▶ **TEXTO PROPORCIONADO**

##############################

El Diario Oficial en su edición 46.178 de febrero
10 próximo pasado, publicó la Circular 026
del nueve de febrero, expedida por la Superintendencia Nacional
de Salud, titulada Instrucciones en materia de prácticas
ilegales.
Esta circular además de un título llamativo,
define como práctica ilegal el uso de los recursos
de la seguridad social en salud que reciben las Empresas
Administradoras de Planes de Beneficio, para actividades
distintas a la presentación del Plan Obligatorio
de Salud.
En buena hora se manifiesta la Superintendencia sobre este
tema, pues ha sido preocupación del sector ver como
surgen Instituciones Prestadoras de Servicios de Salud originadas
en las aseguradoras, cuando las carteras por la prestación
de servicios a los asegurados crece, amparadas en el argumento
de las glosas.
No podemos negar que las administradoras de los regímenes
de beneficios son empresas constituidas acorde con la legislación
nacional y respaldadas por la Carta Constitucional en el
ejercicio del derecho a la libre empresa, y que como tal
están en todo el derecho de hacer las inversiones
que consideren necesarias, y repartir las utilidades que
genere el negocio entre sus socios; pero esto debe ser,
cuando éstos dineros correspondan a las utilidades
del ejercicio, y dicho tema está regulado en la legislación
vigente, pues de lo contrario es abiertamente ilegal por
tratarse de dineros públicos.
La circular prevé las sanciones al incumplimiento
de lo dispuesto en ella, que en lo económico no son
bajas, pero queda la pregunta: ¿Está la Superintendencia
Nacional de Salud en capacidad de investigar e imponer las
sanciones previstas? De no ser así, estaríamos
una vez más frente a otra norma llena de buenas intenciones.

##############################

▶ **REGISTROS EXTRAÍDOS**
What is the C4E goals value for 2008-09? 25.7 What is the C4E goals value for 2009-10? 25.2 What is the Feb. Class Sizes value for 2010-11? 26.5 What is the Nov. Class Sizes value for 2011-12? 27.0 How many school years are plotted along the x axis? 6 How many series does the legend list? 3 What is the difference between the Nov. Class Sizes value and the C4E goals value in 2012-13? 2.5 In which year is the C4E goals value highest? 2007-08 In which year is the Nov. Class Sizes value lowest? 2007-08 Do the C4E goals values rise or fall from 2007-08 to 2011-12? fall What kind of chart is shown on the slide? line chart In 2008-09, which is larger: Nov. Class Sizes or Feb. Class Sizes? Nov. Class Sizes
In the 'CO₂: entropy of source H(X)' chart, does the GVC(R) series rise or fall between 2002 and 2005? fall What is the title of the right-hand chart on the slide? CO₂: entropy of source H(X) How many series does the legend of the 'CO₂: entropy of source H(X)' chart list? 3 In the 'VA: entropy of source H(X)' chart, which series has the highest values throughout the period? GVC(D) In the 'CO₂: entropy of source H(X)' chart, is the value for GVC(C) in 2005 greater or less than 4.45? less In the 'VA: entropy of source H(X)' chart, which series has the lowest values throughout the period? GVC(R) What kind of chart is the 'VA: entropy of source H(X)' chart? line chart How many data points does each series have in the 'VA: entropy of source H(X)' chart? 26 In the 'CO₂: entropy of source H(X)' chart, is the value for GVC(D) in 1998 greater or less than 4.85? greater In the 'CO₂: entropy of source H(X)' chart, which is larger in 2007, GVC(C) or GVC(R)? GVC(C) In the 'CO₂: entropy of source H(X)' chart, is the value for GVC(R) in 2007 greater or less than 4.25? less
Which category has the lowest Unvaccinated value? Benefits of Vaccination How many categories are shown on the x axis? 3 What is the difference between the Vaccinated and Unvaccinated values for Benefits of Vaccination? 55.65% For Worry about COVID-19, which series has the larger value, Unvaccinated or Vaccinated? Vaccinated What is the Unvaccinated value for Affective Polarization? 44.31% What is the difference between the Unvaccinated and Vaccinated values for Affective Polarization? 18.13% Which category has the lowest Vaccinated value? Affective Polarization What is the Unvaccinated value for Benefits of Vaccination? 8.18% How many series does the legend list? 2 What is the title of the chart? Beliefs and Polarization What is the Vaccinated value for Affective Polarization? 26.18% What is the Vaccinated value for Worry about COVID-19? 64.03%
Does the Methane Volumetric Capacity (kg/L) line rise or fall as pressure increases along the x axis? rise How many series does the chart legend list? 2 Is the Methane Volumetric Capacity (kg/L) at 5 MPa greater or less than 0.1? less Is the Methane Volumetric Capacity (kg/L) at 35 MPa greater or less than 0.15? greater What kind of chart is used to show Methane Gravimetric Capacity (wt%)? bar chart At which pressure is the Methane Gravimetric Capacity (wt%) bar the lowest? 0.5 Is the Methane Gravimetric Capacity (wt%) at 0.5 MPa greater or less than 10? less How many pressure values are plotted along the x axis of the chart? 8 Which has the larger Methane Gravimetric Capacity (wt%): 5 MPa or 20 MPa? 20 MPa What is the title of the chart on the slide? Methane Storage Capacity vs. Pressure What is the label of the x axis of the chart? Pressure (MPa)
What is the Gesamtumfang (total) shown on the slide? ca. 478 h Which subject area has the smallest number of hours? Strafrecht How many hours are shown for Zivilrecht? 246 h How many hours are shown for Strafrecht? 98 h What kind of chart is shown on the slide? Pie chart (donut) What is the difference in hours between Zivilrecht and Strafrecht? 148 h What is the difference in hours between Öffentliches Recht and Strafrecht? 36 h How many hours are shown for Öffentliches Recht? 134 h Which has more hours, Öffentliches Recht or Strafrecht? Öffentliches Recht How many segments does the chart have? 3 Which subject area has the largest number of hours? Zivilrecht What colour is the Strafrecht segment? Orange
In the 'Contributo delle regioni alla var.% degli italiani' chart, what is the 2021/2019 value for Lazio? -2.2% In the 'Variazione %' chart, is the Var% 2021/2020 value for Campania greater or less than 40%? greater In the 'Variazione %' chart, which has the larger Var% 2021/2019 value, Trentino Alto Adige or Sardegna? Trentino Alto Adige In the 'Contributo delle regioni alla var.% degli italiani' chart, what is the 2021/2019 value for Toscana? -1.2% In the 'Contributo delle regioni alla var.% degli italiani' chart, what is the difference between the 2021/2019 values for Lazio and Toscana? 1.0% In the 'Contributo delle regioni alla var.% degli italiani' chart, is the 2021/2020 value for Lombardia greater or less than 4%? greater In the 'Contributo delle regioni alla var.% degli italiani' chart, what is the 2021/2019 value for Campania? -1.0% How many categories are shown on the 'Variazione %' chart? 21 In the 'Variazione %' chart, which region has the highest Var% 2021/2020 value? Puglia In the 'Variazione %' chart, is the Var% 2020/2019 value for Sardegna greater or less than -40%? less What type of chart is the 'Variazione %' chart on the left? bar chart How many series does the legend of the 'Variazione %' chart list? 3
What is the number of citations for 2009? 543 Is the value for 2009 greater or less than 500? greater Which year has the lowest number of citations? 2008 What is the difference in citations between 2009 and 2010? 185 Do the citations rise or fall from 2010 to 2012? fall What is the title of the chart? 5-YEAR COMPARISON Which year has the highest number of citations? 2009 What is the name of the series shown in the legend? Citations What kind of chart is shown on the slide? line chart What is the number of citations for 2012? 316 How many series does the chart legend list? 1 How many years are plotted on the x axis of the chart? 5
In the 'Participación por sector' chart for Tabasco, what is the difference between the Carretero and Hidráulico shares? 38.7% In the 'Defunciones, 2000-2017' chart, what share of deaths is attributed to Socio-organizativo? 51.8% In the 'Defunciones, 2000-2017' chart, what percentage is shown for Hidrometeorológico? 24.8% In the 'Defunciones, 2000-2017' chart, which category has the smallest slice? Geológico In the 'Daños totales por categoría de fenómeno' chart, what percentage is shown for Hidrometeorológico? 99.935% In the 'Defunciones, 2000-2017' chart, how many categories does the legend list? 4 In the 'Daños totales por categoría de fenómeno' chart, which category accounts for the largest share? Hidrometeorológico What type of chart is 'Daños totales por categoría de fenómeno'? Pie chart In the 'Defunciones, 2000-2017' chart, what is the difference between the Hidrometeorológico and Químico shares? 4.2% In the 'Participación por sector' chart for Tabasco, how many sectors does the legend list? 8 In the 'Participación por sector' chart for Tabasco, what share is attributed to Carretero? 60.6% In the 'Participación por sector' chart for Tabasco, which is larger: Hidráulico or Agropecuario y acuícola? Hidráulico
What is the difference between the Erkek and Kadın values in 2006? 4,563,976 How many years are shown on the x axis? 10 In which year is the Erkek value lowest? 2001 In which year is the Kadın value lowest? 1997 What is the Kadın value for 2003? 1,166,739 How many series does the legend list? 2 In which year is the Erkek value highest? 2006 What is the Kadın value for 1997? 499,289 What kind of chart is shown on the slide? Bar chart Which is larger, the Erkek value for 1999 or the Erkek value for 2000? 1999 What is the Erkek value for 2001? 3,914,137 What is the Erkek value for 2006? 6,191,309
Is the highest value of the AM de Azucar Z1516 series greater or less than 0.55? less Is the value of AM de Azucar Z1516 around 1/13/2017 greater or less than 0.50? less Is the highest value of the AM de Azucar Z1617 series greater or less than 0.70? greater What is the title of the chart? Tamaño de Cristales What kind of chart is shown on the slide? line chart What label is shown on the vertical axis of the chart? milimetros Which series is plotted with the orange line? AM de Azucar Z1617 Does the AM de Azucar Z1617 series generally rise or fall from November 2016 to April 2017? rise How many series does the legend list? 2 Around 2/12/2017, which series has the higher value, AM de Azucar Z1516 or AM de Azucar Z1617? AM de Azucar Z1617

##############################

▶ **INSTRUCCIÓN DE TRABAJO**
Indique si cada una de las siguientes afirmaciones concuerda con el texto sobre la Circular 026. Responda sí o no y cite textualmente las palabras del texto que lo deciden.
1. La Circular 026 fue expedida por la Superintendencia Nacional de Salud.
2. La circular no establece sanciones por su incumplimiento.
3. La circular se publicó en la edición 46.178 del Diario Oficial.

▶ **SOLUCIÓN**
1. Sí: «expedida por la Superintendencia Nacional de Salud».
2. No: «La circular prevé las sanciones al incumplimiento de lo dispuesto en ella».
3. Sí: «El Diario Oficial en su edición 46.178 de febrero 10 próximo pasado, publicó la Circular 026».